Yeah I was thinking about the same. This feature/compression-type should be enabled by admin only after the entire cluster is upgraded to the supported version. The other thought which I had which is only applicable for replication is to fallback to lzf compression on receiving error about the new compression method.

@madolson It's rather small and provides some small performance and density improvements

I did try integrating lz4 (10 MB additional package size for lz4 subproject commit ecf92d0897587c0f641df9db83c910fd236cb18a) with Redis. The redis binary size increases from 2671296 to 2772440 bytes.

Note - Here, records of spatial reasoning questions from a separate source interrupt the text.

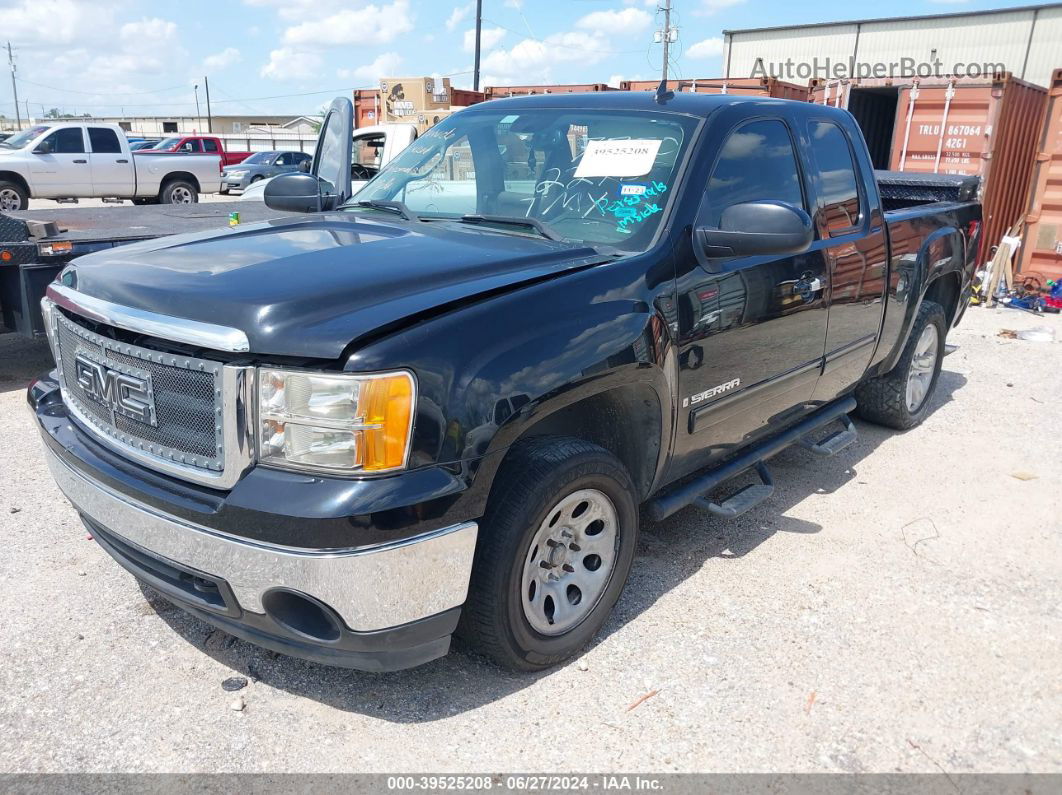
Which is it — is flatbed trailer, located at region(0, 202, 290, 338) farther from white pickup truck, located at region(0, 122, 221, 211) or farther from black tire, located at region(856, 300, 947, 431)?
white pickup truck, located at region(0, 122, 221, 211)

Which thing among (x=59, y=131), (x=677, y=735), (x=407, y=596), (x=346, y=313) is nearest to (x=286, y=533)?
(x=407, y=596)

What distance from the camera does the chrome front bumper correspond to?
224 centimetres

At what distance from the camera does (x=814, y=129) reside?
411 centimetres

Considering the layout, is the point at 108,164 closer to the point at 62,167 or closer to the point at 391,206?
the point at 62,167

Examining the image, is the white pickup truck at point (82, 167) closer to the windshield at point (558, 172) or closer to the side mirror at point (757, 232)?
the windshield at point (558, 172)

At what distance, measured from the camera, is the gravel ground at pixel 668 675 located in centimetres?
256

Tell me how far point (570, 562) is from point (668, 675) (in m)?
0.53

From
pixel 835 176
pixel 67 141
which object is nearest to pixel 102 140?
pixel 67 141

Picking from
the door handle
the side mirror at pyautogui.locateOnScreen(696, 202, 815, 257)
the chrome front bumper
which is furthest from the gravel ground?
the side mirror at pyautogui.locateOnScreen(696, 202, 815, 257)

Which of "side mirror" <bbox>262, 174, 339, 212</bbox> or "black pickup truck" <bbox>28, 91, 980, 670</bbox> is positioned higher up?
"side mirror" <bbox>262, 174, 339, 212</bbox>

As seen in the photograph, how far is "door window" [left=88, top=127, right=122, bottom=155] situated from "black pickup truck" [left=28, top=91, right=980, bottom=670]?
15.6 metres

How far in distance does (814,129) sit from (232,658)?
3484 millimetres

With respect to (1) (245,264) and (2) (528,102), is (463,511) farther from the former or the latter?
(2) (528,102)

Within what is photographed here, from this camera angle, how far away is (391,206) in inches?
146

The performance improvement was really good with dummy redis-benchmark data.

Data generation:

src/redis-benchmark -t set -n 1000000 -q -d 20000 -r 1000000

Performance:

Compression Type BGSAVE time (sec) RDB size (Mb) load time (sec)
LZ4 1089 8612.88 18.918
LZF 1251 12405.38 32.34

This experiment was done on my Mac (2.6 GHz 6-Core Intel Core i7), could have noise but gives a ballpark about the improvements we could achieve.

Comment From: madolson

@oranagra @yossigo Do you guys have any concerns importing LZ4 into the project? It's both faster and better than LZF, so it seems like it's basically free outside of the extra code complexity of needing the backwards compatibility of LZF. We can independently evaluate adding more extensibility as we do the work.

Comment From: oranagra

I'm okay with changing the compression with a better and having rgb format change, but I don't wanna have it configurable and I don't wanna keep changing it again and again, so we need to switch only if we think the one we use now is outdated and the new one is here to stay. Also, looks like LZ4 code base quite large

Comment From: madolson

I'm okay with changing the compression with a better and having rgb format change, but I don't wanna have it configurable and I don't wanna keep changing it again and again, so we need to switch only if we think the one we use now is outdated and the new one is here to stay.

I agree.

Also, looks like LZ4 code base quite large

I believe we just need the .c/.h file, https://github.com/lz4/lz4/blob/dev/lib/lz4.c.

Comment From: oranagra

yes, still some 3500 compared to some 500 we have today, but i guess it's still ok.